Aller au contenu

Correspondance de Voltaire/1757/Lettre 3494

La bibliothèque libre.
Correspondance de Voltaire/1757
Correspondance : année 1757GarnierŒuvres complètes de Voltaire, tome 39 (p. 333-334).

3494. — À M. BERTRAND.
À Lausanne, 24 décembre.

Mon cher philosophe, si votre thermomètre à l’air est si au-dessous de la glace, je m’imagine que le thermomètre de votre appartement est, comme le mien, tout près de l’eau bouillante. Je compte passer mon hiver dans le climat doux que je me suis fait au milieu des glaces, et que la liberté me rend encore plus doux.

Je plains le roi de Prusse d’acquérir tant de gloire aux dépens de tant de sang. Je plains les Français qui vont se faire tuer à deux cents lieues de leur pays, et les Suisses qui les accompagnent, et les peuples qu’ils pillent, et les ministres de Genève qui, lassés de leur vie douce, veulent l’empoisonner en excitant contre eux-mêmes une tempête dont M. d’Alembert ne fera que rire. Je n’ai point vu l’article ; je sais seulement que d’Alembert n’a eu d’autre intention que de faire leur éloge. Il faut qu’ils le méritent par leur circonspection.

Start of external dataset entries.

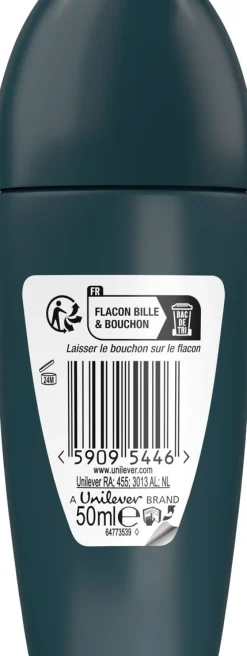REXONA MEN ADVANCED PROTECTION COBALT DRY ROLL-ON 50 ML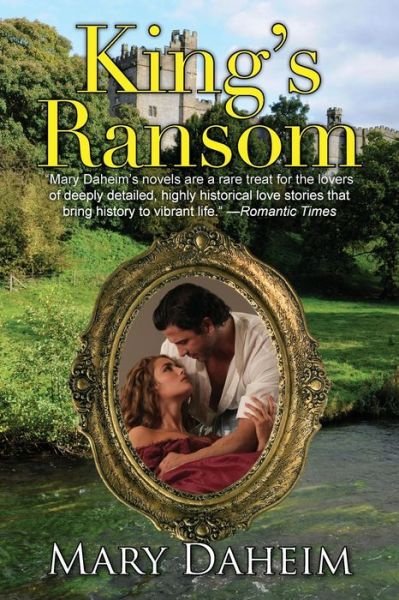 Cover for Mary Daheim · King's Ransom (Paperback Book) (2016)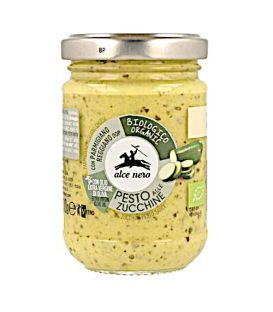 Alce Nero Pesto De Courgettes Bio بيستو الكوسة العضوي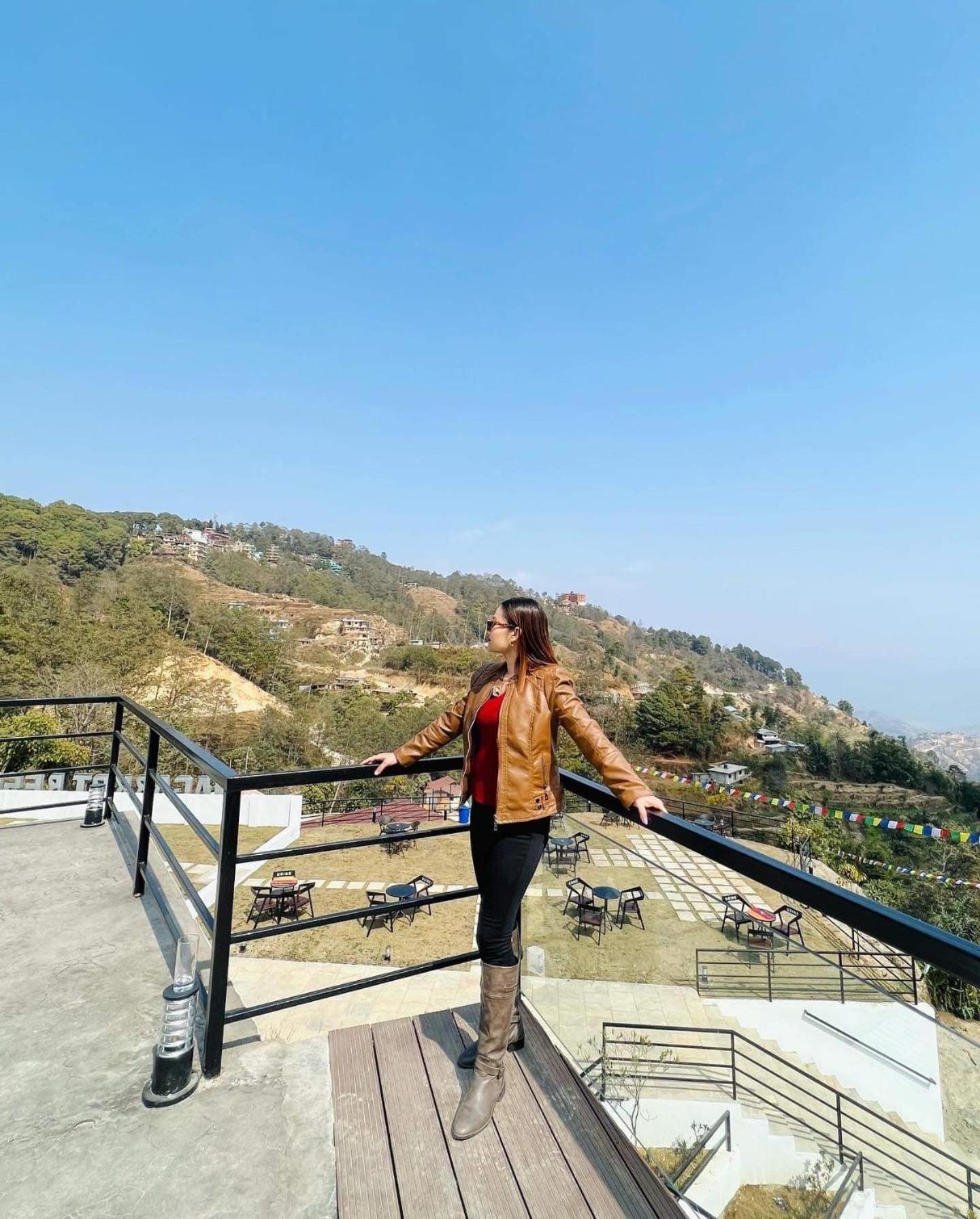 Nagarkot Resort Pvt. Ltd Екстериор снимка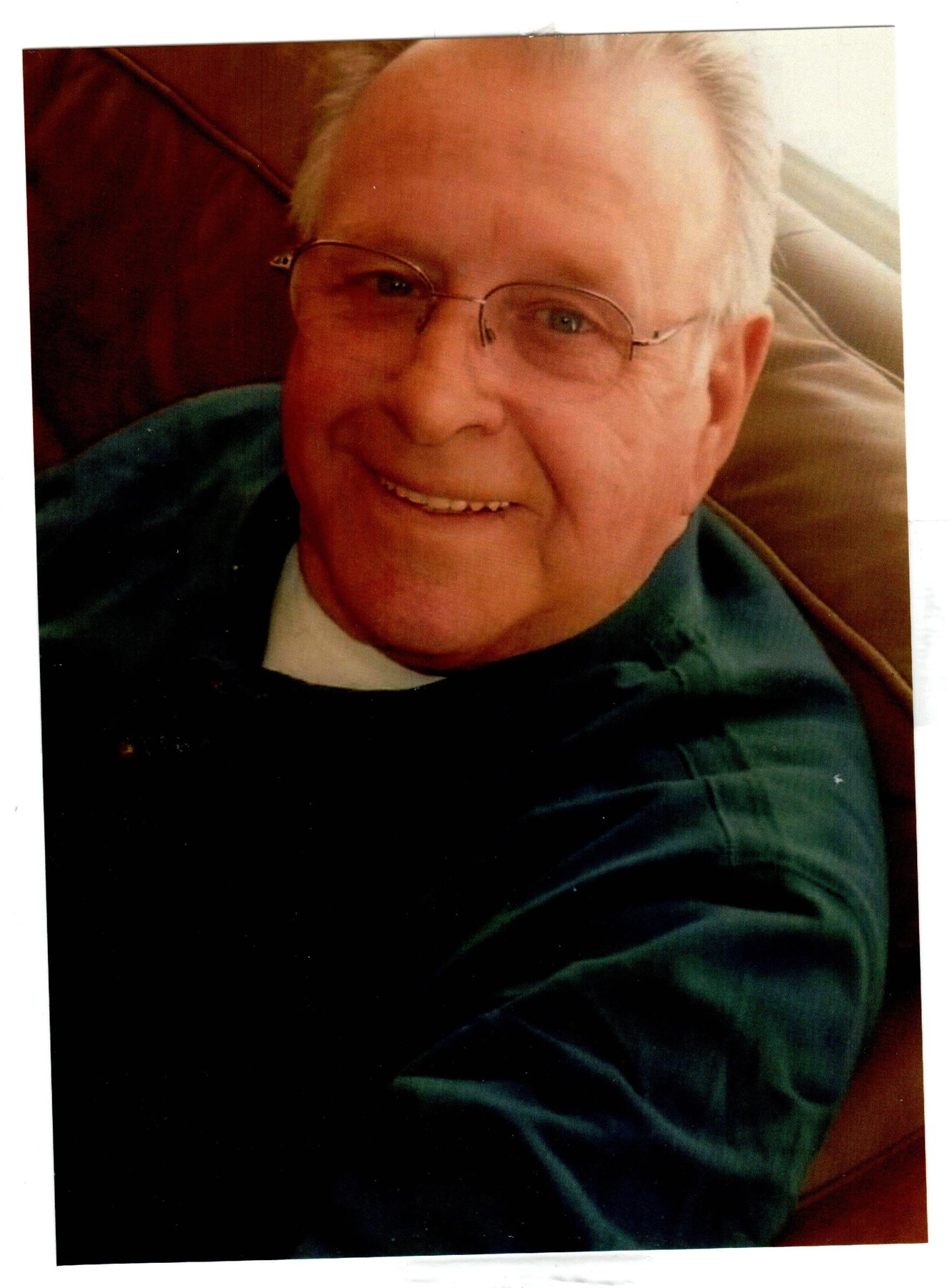 Avis de décès de Jerry Keith Keesee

J’avais vu les petits vers de l’horloger[1] de Genève ; on les a un peu rajustés, mais il est toujours singulier qu’un horloger fasse de si jolies choses. Sa pendule va juste, et il paraît qu’il pense comme vous. C’est aussi le sentiment de tous les magistrats de Genève sans exception. Vous voyez que les mœurs se sont perfectionnées ; on déteste les atrocités de ses pères. Les misérables qui voudraient justifier l’assassinat de Servet, ou de du Bourg, ou de Harndveldt, et de tant d’autres, sont indignes de leur siècle. Quoi qu’en dise l’horloger, un historien n’a point tort de regarder la conduite de Calvin envers Servet comme très-criminelle. Le ministre de Genève a chargé depuis peu un de ses amis de consulter des manuscrits de Calvin qui sont à Paris dans la Bibliothèque royale. Il croyait y trouver sa justification ; son ami y a trouvé tant de choses atroces qu’il en est honteux. Malheur à quiconque est encore calviniste ou papiste ! Ne se contentera-t-on jamais d’être chrétien ! Hélas ! Jésus-Christ n’a fait brûler personne ; il aurait fait souper avec lui Jean Hus et Servet.

J’ai acheté auprès de Genève une maison qui me coûte plus de cent mille livres ; voilà ce que je brûlerais demain, si la tolérance et la liberté que j’ai cherchées étaient proscrites. J’ai quitté des rois pour cette liberté, et je serai encore libre auprès d’eux quand je le voudrai. Mais il vaut mieux être à soi-même qu’à un roi ; et c’est ce qui me retient sur les bords du lac Léman, où je voudrais bien vous embrasser.

Mille respects à M. et Mme de Freudenreich. V.

  1. Il s’appelait Rival : ses vers sont rapportés dans le Commentaire historique.